### Aim of the task
Starting at the first line of the entries below, output every line exactly, up to and including the line with "Hill Top Sketch 2".

### Material for the task
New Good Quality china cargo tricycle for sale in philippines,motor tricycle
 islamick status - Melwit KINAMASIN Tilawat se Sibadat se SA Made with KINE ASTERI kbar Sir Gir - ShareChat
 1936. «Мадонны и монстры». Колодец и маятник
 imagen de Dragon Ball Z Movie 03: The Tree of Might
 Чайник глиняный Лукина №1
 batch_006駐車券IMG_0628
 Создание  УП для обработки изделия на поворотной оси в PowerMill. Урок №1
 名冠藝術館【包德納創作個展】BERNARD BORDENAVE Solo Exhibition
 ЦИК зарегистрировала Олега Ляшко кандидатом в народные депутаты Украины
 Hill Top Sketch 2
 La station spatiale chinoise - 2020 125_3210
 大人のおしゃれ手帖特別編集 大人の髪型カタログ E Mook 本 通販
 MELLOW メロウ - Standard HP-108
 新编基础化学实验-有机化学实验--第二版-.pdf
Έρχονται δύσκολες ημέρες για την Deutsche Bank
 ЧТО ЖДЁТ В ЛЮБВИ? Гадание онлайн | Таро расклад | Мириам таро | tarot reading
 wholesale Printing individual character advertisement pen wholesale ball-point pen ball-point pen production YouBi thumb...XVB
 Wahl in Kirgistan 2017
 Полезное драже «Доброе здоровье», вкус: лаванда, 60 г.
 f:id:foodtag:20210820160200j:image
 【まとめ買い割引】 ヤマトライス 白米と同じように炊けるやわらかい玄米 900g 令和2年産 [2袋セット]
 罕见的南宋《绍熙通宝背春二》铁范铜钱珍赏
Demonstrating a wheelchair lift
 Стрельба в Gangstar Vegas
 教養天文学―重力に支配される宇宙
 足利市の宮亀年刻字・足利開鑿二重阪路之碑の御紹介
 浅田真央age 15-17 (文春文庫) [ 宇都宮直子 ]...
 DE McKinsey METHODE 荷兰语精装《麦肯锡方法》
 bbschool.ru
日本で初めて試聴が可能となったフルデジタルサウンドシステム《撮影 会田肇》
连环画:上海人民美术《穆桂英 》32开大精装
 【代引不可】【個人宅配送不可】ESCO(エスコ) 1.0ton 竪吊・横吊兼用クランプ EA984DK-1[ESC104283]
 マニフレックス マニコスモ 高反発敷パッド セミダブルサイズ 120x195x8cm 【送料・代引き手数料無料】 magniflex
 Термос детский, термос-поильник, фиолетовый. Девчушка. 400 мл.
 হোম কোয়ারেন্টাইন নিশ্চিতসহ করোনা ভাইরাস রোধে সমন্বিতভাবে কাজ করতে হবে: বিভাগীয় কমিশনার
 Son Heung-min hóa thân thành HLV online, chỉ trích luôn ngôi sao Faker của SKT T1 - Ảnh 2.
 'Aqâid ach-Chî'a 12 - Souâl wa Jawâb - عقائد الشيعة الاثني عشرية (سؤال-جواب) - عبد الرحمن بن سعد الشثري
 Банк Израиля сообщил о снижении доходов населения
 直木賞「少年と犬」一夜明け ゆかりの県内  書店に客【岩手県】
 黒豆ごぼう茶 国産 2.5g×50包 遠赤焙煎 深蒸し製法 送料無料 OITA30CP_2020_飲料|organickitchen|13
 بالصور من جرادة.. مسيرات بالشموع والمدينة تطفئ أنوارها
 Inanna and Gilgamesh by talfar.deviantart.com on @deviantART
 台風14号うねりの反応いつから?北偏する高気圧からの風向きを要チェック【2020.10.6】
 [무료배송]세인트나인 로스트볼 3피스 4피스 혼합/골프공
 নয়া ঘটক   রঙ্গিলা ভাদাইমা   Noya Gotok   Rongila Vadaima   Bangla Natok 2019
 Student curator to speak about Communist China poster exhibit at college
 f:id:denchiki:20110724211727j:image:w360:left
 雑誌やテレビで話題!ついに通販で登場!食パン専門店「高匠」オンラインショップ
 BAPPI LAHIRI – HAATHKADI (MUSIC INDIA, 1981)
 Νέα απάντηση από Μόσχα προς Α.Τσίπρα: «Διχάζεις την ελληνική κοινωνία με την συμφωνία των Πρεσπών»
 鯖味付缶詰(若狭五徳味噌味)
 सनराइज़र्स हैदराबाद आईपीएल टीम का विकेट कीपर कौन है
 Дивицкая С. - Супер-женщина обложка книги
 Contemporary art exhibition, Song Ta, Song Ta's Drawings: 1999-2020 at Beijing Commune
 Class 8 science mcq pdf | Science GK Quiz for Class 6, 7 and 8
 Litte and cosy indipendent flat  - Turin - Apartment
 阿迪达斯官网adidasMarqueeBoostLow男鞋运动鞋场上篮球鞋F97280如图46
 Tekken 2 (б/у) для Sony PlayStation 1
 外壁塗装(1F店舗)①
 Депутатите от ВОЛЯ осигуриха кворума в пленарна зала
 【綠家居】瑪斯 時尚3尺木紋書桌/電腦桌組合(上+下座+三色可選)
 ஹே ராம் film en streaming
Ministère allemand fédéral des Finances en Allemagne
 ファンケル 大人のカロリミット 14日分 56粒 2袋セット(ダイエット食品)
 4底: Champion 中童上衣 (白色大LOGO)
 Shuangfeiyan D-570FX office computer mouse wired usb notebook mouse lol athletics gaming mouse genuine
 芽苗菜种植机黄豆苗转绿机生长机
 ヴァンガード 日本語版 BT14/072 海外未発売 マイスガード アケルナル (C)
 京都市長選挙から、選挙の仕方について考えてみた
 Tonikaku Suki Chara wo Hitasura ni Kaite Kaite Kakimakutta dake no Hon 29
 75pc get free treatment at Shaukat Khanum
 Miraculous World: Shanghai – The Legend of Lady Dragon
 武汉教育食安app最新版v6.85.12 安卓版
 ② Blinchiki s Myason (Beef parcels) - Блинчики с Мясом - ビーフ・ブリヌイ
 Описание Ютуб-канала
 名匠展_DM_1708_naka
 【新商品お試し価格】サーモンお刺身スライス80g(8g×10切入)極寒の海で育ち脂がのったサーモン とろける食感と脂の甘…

### Solution for this exercise
New Good Quality china cargo tricycle for sale in philippines,motor tricycle
 islamick status - Melwit KINAMASIN Tilawat se Sibadat se SA Made with KINE ASTERI kbar Sir Gir - ShareChat
 1936. «Мадонны и монстры». Колодец и маятник
 imagen de Dragon Ball Z Movie 03: The Tree of Might
 Чайник глиняный Лукина №1
 batch_006駐車券IMG_0628
 Создание  УП для обработки изделия на поворотной оси в PowerMill. Урок №1
 名冠藝術館【包德納創作個展】BERNARD BORDENAVE Solo Exhibition
 ЦИК зарегистрировала Олега Ляшко кандидатом в народные депутаты Украины
 Hill Top Sketch 2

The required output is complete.